# [EXERCISE REQUIREMENTS]
Please copy every line of the data below word for word.

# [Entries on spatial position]

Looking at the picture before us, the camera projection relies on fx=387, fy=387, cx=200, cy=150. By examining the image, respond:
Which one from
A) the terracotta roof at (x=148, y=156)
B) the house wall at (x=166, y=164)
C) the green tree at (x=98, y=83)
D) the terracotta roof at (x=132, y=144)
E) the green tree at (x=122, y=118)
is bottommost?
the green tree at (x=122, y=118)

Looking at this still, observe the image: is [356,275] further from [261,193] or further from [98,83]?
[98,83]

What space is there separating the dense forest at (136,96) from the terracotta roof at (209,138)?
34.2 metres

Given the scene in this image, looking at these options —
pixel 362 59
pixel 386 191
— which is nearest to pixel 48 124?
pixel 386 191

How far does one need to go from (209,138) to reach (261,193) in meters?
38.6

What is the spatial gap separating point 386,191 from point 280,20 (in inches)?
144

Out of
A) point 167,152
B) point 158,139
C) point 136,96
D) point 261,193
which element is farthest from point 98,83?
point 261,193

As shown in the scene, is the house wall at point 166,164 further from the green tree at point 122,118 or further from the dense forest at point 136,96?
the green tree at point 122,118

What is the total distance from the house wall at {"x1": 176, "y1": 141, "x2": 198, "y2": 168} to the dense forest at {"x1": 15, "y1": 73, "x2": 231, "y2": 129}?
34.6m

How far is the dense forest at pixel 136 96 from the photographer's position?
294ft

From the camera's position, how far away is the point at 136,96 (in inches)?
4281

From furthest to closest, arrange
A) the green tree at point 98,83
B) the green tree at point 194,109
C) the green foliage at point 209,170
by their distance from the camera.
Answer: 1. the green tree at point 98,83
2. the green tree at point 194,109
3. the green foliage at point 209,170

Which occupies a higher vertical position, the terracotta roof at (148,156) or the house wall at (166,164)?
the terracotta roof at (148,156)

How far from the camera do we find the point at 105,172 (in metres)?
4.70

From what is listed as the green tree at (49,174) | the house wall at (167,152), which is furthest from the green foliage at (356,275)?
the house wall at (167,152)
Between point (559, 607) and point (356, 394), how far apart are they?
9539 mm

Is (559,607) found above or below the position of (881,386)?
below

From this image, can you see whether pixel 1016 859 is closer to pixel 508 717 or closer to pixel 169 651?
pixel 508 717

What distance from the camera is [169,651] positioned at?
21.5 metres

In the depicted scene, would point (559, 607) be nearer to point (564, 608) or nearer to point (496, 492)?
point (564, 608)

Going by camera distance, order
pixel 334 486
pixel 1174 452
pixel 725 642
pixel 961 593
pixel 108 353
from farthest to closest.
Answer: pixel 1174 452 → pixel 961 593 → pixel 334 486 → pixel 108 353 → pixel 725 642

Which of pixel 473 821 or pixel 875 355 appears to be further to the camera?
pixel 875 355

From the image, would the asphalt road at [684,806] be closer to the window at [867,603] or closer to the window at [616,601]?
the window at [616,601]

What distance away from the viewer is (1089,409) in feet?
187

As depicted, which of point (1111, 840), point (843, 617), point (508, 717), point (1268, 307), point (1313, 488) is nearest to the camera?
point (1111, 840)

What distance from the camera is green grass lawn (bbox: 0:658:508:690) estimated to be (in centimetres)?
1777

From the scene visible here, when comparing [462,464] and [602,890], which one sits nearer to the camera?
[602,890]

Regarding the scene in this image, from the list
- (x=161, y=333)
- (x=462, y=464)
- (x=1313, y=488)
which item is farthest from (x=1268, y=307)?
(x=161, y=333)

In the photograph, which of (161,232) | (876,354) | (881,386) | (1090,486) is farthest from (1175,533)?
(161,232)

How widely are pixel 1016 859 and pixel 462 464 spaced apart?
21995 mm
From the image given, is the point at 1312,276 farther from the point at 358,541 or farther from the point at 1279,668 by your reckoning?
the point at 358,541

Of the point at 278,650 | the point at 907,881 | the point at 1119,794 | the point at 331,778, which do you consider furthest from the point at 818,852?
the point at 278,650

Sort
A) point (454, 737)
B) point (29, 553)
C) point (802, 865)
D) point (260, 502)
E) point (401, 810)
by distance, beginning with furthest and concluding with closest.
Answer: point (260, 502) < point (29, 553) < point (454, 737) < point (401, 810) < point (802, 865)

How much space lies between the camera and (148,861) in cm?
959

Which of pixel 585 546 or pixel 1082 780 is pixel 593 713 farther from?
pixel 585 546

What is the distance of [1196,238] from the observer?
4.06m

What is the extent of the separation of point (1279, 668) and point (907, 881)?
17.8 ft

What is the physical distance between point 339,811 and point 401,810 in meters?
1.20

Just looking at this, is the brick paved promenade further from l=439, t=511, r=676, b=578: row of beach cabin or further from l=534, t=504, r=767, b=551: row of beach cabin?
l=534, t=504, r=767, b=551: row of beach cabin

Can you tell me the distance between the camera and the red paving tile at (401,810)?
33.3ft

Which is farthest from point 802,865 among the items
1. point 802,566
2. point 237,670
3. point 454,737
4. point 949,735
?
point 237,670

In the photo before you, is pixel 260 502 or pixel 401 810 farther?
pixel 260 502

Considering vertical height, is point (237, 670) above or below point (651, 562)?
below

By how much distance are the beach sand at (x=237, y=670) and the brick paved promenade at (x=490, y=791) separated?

# [SOLUTION]
Looking at the picture before us, the camera projection relies on fx=387, fy=387, cx=200, cy=150. By examining the image, respond:
Which one from
A) the terracotta roof at (x=148, y=156)
B) the house wall at (x=166, y=164)
C) the green tree at (x=98, y=83)
D) the terracotta roof at (x=132, y=144)
E) the green tree at (x=122, y=118)
is bottommost?
the green tree at (x=122, y=118)

Looking at this still, observe the image: is [356,275] further from [261,193] or further from [98,83]?
[98,83]

What space is there separating the dense forest at (136,96) from the terracotta roof at (209,138)?
34.2 metres

Given the scene in this image, looking at these options —
pixel 362 59
pixel 386 191
— which is nearest to pixel 48 124?
pixel 386 191

How far does one need to go from (209,138) to reach (261,193) in meters?
38.6

What is the spatial gap separating point 386,191 from point 280,20 (in inches)?
144

Out of
A) point 167,152
B) point 158,139
C) point 136,96
D) point 261,193
which element is farthest from point 98,83?
point 261,193

As shown in the scene, is the house wall at point 166,164 further from the green tree at point 122,118 or further from the dense forest at point 136,96?
the green tree at point 122,118

What is the total distance from the house wall at {"x1": 176, "y1": 141, "x2": 198, "y2": 168} to the dense forest at {"x1": 15, "y1": 73, "x2": 231, "y2": 129}?
34.6m

How far is the dense forest at pixel 136 96 from the photographer's position?
294ft

From the camera's position, how far away is the point at 136,96 (in inches)?
4281

From furthest to closest, arrange
A) the green tree at point 98,83
B) the green tree at point 194,109
C) the green foliage at point 209,170
by their distance from the camera.
Answer: 1. the green tree at point 98,83
2. the green tree at point 194,109
3. the green foliage at point 209,170

Which occupies a higher vertical position, the terracotta roof at (148,156) or the house wall at (166,164)?
the terracotta roof at (148,156)

How far from the camera do we find the point at 105,172 (in metres)?
4.70

From what is listed as the green tree at (49,174) | the house wall at (167,152), which is furthest from the green foliage at (356,275)?
the house wall at (167,152)
Between point (559, 607) and point (356, 394), how far apart are they?
9539 mm

Is (559,607) found above or below the position of (881,386)?
below

From this image, can you see whether pixel 1016 859 is closer to pixel 508 717 or closer to pixel 169 651?
pixel 508 717

What distance from the camera is [169,651] positioned at?
21.5 metres

In the depicted scene, would point (559, 607) be nearer to point (564, 608) or nearer to point (496, 492)?
point (564, 608)

Going by camera distance, order
pixel 334 486
pixel 1174 452
pixel 725 642
pixel 961 593
pixel 108 353
from farthest to closest.
Answer: pixel 1174 452 → pixel 961 593 → pixel 334 486 → pixel 108 353 → pixel 725 642

Which of pixel 473 821 or pixel 875 355 appears to be further to the camera?
pixel 875 355

From the image, would the asphalt road at [684,806] be closer to the window at [867,603] or closer to the window at [616,601]?
the window at [616,601]

What distance away from the viewer is (1089,409) in feet?
187

As depicted, which of point (1111, 840), point (843, 617), point (508, 717), point (1268, 307), point (1313, 488) is nearest to the camera?
point (1111, 840)

What distance from the camera is green grass lawn (bbox: 0:658:508:690) estimated to be (in centimetres)?
1777

From the scene visible here, when comparing [462,464] and [602,890], which one sits nearer to the camera?
[602,890]

Regarding the scene in this image, from the list
- (x=161, y=333)
- (x=462, y=464)
- (x=1313, y=488)
which item is farthest from (x=1268, y=307)?
(x=161, y=333)

In the photograph, which of (161,232) | (876,354) | (881,386) | (1090,486) is farthest from (1175,533)?
(161,232)

How widely are pixel 1016 859 and pixel 462 464 spaced apart?
21995 mm
From the image given, is the point at 1312,276 farther from the point at 358,541 or farther from the point at 1279,668 by your reckoning?
the point at 358,541

Of the point at 278,650 | the point at 907,881 | the point at 1119,794 | the point at 331,778, which do you consider furthest from the point at 818,852?
the point at 278,650

Sort
A) point (454, 737)
B) point (29, 553)
C) point (802, 865)
D) point (260, 502)
E) point (401, 810)
by distance, beginning with furthest and concluding with closest.
Answer: point (260, 502) < point (29, 553) < point (454, 737) < point (401, 810) < point (802, 865)

How much space lies between the camera and (148,861) in cm?
959

Which of pixel 585 546 or pixel 1082 780 is pixel 593 713 farther from?
pixel 585 546

What is the distance of [1196,238] from the observer?
4.06m

What is the extent of the separation of point (1279, 668) and point (907, 881)?
17.8 ft

What is the physical distance between point 339,811 and point 401,810 in meters?
1.20

Just looking at this, is the brick paved promenade further from l=439, t=511, r=676, b=578: row of beach cabin or further from l=534, t=504, r=767, b=551: row of beach cabin?
l=534, t=504, r=767, b=551: row of beach cabin

Can you tell me the distance between the camera and the red paving tile at (401,810)?
33.3ft

Which is farthest from point 802,865 among the items
1. point 802,566
2. point 237,670
3. point 454,737
4. point 949,735
?
point 237,670

In the photo before you, is pixel 260 502 or pixel 401 810 farther?
pixel 260 502

Considering vertical height, is point (237, 670) above or below point (651, 562)?
below

By how much distance are the beach sand at (x=237, y=670) and the brick paved promenade at (x=490, y=791) separated?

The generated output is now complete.